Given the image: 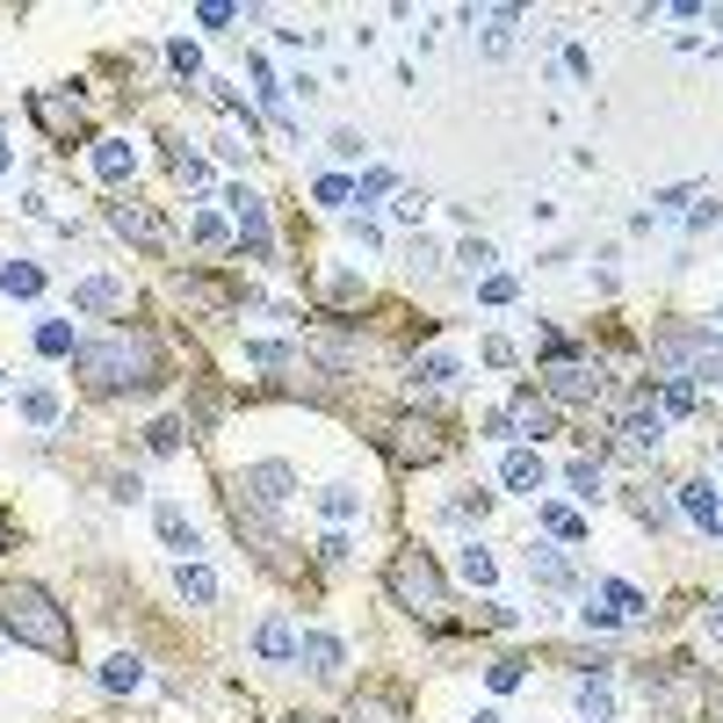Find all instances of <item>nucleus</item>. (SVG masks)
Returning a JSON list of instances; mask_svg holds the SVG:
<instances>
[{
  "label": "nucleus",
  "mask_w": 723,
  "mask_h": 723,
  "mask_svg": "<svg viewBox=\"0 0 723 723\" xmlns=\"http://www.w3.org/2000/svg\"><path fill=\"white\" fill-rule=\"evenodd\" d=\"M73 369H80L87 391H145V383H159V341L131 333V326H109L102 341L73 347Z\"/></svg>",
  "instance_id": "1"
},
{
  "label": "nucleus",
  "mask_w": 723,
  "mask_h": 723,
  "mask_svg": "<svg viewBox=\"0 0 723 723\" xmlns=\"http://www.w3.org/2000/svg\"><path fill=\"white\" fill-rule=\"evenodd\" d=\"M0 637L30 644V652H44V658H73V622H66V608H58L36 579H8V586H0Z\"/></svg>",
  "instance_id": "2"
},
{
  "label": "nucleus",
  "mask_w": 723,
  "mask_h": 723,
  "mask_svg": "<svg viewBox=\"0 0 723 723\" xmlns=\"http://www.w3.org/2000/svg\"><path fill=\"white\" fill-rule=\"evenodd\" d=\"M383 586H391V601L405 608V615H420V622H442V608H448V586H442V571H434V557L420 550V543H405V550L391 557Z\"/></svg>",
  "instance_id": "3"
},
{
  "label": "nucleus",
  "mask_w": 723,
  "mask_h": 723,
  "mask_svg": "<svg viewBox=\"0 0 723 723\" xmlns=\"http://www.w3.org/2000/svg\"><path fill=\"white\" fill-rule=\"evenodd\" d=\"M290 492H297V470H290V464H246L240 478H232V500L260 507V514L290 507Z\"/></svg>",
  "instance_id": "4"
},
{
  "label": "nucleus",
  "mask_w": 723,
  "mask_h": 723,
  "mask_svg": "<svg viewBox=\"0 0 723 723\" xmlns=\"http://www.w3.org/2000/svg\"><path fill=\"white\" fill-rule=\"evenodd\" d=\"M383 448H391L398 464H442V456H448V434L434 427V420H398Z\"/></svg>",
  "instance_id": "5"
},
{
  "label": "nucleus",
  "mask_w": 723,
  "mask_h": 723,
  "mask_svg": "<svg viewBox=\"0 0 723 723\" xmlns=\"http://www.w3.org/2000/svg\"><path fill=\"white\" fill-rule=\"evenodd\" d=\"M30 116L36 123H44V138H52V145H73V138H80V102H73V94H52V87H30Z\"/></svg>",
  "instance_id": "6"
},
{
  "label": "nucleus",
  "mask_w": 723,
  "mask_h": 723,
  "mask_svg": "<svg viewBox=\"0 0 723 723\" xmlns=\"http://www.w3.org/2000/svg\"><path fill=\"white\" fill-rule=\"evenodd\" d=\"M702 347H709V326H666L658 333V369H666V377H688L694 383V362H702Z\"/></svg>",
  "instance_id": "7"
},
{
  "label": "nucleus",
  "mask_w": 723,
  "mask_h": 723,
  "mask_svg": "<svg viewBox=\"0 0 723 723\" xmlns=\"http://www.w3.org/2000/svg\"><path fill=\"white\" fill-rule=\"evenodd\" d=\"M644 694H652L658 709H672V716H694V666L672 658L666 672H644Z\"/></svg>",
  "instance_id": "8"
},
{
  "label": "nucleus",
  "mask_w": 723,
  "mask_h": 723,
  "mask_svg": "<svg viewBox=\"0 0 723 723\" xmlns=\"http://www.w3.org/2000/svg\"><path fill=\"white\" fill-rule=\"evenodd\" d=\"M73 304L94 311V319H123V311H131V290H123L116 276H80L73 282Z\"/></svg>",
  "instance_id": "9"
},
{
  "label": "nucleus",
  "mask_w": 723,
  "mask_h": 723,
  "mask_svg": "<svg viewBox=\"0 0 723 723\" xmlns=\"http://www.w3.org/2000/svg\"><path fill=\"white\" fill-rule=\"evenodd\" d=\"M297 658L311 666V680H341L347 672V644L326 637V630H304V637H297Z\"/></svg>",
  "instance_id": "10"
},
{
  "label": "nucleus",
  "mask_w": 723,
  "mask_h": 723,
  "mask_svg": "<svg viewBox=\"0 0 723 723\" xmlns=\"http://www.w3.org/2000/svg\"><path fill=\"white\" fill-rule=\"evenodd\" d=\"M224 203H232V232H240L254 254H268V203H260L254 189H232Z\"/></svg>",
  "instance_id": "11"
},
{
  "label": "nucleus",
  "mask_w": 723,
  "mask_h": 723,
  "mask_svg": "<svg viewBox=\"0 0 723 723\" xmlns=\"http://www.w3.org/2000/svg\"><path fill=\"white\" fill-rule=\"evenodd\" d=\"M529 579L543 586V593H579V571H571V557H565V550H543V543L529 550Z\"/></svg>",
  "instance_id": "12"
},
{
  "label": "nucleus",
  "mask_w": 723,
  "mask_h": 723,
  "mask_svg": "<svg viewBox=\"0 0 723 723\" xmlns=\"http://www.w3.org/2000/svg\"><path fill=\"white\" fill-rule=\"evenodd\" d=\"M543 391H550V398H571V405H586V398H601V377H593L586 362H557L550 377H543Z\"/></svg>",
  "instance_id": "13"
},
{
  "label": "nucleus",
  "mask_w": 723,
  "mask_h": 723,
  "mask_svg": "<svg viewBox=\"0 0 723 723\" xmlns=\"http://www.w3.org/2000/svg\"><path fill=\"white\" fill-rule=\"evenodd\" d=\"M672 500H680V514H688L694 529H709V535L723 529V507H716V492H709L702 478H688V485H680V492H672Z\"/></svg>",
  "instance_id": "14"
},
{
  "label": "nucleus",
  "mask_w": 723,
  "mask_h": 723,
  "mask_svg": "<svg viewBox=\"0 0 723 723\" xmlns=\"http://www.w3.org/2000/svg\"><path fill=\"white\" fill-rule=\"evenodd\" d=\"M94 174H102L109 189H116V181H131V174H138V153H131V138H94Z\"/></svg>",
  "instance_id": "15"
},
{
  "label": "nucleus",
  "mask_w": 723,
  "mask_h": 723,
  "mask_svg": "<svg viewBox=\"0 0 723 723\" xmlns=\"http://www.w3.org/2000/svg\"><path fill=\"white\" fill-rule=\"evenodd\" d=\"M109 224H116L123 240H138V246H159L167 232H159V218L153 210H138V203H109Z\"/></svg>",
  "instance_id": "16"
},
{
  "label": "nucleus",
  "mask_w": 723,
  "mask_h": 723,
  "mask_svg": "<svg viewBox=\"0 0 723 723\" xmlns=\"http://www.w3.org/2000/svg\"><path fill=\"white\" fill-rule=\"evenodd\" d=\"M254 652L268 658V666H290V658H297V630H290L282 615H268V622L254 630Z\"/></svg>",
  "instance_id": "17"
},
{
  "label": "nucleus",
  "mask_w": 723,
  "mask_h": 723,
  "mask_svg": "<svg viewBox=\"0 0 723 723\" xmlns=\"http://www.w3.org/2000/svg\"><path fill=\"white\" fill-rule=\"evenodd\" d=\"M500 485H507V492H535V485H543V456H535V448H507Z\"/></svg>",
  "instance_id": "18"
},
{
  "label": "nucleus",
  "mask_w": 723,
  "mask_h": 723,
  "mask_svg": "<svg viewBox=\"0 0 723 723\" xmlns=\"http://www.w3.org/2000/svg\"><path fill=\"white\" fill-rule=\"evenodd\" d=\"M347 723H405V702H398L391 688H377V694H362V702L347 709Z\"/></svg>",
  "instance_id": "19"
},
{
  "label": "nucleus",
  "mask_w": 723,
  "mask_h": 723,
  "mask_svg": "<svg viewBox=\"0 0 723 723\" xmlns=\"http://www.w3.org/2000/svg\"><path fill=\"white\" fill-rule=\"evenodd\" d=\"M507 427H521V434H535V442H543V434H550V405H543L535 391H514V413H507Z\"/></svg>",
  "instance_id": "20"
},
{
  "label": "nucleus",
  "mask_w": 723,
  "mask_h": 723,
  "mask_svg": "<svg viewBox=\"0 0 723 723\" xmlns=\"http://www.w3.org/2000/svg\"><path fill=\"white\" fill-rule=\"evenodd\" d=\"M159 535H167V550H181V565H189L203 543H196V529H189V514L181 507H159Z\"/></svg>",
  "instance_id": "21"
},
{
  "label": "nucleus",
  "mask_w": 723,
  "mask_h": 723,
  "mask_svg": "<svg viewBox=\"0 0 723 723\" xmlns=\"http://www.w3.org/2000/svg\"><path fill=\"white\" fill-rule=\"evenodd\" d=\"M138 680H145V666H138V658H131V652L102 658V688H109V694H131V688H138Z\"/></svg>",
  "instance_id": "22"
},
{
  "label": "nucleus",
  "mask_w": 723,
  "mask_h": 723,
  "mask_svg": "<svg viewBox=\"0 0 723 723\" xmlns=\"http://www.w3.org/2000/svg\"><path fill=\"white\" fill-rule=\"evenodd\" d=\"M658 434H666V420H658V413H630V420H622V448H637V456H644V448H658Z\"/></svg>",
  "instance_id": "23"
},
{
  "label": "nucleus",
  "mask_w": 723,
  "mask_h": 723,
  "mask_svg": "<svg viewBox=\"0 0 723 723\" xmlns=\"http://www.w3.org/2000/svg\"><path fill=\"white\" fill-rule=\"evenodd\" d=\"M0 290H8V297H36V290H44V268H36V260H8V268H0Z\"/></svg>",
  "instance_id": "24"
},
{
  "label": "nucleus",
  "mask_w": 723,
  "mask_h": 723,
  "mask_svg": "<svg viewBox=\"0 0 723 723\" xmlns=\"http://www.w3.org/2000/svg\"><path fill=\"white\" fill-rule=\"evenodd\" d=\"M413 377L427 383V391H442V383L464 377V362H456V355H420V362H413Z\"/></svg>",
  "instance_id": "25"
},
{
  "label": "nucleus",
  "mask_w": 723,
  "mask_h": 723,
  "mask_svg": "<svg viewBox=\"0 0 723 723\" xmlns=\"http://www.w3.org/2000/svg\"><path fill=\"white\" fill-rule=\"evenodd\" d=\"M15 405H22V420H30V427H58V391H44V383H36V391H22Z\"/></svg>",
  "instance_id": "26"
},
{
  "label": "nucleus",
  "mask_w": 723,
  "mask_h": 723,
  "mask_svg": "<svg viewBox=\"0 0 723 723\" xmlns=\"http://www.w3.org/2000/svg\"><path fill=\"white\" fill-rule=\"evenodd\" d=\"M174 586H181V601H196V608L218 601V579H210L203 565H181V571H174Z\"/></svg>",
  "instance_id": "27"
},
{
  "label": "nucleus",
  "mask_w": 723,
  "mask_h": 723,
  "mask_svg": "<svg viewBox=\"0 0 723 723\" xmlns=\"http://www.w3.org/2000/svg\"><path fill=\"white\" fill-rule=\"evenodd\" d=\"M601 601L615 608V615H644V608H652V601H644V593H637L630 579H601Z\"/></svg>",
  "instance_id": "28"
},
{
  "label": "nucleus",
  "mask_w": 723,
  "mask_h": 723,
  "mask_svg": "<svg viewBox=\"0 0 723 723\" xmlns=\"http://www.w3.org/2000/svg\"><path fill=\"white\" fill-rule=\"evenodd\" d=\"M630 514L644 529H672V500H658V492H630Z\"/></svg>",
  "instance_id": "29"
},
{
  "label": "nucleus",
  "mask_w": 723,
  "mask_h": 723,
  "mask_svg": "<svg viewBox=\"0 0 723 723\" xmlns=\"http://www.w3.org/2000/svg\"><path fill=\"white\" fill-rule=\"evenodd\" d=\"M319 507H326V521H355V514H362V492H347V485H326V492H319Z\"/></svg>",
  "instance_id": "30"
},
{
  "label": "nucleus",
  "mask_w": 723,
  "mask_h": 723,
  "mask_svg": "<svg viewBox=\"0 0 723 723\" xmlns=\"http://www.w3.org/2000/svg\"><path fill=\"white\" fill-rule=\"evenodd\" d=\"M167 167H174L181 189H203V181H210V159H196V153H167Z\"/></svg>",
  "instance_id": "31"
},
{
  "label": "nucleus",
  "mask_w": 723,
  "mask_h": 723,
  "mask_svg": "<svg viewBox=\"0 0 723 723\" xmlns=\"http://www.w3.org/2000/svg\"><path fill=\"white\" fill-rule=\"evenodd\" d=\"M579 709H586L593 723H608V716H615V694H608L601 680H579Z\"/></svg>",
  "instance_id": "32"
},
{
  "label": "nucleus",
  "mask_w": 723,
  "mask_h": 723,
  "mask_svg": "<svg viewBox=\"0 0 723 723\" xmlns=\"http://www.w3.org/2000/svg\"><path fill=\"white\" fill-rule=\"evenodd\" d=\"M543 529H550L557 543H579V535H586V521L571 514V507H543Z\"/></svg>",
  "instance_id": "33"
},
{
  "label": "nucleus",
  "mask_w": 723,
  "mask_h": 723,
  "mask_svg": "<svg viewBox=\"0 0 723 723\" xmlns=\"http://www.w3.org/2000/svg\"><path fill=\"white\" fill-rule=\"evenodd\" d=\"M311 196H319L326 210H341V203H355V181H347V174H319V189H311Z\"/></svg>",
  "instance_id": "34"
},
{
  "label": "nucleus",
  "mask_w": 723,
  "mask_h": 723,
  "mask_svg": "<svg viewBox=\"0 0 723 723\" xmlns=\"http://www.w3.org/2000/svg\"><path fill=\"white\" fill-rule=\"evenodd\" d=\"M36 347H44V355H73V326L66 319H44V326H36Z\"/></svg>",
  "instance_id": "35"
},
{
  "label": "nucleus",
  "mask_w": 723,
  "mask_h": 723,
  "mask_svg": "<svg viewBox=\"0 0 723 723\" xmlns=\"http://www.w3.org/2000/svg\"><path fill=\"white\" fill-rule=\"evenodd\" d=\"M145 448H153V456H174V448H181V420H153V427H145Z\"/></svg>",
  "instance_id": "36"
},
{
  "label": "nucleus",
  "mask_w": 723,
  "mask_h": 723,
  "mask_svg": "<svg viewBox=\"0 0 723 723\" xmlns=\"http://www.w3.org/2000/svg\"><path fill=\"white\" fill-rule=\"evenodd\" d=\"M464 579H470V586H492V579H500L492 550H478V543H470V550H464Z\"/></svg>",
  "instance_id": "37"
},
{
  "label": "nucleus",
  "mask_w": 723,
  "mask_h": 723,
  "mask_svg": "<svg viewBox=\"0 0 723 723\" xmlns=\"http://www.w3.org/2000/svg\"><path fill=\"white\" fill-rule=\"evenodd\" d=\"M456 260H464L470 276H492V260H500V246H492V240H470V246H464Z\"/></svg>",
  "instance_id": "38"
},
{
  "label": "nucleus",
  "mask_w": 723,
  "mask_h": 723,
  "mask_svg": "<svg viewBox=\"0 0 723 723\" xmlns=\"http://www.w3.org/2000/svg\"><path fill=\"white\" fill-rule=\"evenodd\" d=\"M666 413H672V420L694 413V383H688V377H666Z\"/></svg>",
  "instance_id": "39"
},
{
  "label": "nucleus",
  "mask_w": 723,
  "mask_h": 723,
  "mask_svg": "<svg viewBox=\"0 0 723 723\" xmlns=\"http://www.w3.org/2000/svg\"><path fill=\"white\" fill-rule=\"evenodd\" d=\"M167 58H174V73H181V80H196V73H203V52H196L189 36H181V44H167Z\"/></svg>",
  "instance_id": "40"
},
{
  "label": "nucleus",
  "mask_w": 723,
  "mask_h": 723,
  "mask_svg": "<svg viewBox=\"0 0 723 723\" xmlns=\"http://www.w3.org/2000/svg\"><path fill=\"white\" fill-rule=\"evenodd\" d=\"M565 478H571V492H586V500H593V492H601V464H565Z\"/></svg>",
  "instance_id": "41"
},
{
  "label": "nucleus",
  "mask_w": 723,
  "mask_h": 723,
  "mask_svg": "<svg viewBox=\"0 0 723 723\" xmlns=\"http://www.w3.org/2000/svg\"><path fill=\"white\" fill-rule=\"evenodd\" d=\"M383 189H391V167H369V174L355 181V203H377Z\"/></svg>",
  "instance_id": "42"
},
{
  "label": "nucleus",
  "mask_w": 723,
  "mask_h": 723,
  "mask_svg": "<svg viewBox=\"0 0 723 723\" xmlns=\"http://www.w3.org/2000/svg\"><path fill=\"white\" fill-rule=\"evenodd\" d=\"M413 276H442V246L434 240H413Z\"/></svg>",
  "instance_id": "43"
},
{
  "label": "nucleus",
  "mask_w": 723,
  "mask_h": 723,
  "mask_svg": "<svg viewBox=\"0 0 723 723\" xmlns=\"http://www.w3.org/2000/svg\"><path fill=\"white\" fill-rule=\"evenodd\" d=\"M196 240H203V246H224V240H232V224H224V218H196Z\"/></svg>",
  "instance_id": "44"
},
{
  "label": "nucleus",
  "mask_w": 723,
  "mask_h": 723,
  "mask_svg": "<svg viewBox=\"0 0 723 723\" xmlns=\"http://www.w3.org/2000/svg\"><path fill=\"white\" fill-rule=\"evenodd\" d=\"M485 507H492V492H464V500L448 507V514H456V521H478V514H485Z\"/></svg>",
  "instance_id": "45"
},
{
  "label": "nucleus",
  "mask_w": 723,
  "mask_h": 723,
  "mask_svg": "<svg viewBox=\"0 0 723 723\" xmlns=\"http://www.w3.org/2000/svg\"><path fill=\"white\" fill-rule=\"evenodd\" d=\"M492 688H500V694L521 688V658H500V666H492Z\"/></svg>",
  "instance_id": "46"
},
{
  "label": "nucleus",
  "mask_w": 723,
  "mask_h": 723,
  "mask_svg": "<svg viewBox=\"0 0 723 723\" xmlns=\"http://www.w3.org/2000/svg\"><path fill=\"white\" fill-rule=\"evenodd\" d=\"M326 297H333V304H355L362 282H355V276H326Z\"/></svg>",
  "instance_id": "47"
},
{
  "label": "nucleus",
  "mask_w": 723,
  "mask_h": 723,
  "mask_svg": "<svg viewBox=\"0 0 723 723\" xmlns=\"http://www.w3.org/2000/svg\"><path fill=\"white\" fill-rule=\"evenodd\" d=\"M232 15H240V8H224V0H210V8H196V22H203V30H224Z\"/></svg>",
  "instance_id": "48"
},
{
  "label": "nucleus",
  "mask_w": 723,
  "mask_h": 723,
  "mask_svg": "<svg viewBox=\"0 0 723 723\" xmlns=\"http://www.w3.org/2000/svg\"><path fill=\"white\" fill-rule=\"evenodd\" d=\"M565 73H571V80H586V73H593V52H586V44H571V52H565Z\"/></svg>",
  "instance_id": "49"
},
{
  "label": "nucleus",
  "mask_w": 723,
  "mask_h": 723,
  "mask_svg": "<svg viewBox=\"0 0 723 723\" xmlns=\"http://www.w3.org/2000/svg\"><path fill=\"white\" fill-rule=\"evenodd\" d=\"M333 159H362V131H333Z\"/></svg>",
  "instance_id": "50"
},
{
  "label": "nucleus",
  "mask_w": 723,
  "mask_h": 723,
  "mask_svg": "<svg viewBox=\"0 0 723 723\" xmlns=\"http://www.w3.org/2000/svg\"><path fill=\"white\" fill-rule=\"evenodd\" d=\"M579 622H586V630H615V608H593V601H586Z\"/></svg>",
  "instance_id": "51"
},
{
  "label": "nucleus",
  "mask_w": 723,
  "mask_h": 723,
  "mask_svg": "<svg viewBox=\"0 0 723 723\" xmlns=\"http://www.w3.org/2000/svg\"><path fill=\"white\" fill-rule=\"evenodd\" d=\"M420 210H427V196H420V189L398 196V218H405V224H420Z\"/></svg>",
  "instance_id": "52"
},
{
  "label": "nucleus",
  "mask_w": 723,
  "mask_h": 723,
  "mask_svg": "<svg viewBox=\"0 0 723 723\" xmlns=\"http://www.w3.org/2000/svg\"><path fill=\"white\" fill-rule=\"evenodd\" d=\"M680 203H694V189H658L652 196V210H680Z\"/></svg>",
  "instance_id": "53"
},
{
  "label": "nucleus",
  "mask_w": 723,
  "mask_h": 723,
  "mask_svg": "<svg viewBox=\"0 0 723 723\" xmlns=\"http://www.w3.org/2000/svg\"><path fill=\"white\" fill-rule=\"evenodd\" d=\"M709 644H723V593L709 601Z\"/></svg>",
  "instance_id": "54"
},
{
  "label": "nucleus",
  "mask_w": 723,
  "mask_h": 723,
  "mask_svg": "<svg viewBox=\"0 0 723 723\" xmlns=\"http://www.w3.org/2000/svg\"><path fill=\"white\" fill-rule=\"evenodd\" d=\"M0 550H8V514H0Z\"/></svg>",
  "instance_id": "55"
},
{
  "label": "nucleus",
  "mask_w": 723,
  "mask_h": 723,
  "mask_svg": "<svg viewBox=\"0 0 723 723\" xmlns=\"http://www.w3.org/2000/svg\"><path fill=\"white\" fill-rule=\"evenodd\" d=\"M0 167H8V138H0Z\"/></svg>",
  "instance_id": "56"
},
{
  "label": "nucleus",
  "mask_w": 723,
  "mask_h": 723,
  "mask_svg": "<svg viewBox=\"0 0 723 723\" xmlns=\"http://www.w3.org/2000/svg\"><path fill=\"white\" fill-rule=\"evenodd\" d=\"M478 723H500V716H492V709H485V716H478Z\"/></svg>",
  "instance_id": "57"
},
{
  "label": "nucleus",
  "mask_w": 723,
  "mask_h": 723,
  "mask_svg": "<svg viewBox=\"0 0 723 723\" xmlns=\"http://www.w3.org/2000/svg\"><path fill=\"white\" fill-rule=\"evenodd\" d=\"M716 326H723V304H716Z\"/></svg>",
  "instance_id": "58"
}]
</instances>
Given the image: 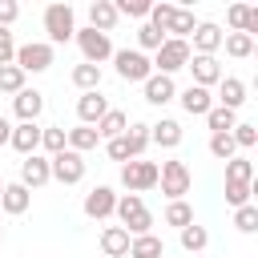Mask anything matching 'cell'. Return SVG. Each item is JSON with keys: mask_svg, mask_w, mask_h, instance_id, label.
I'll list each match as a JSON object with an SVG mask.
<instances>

========================================================================

Aim of the exercise: Locate every line in the records that contains the word "list", and copy each of those lines in full.

Problem solution:
Returning a JSON list of instances; mask_svg holds the SVG:
I'll list each match as a JSON object with an SVG mask.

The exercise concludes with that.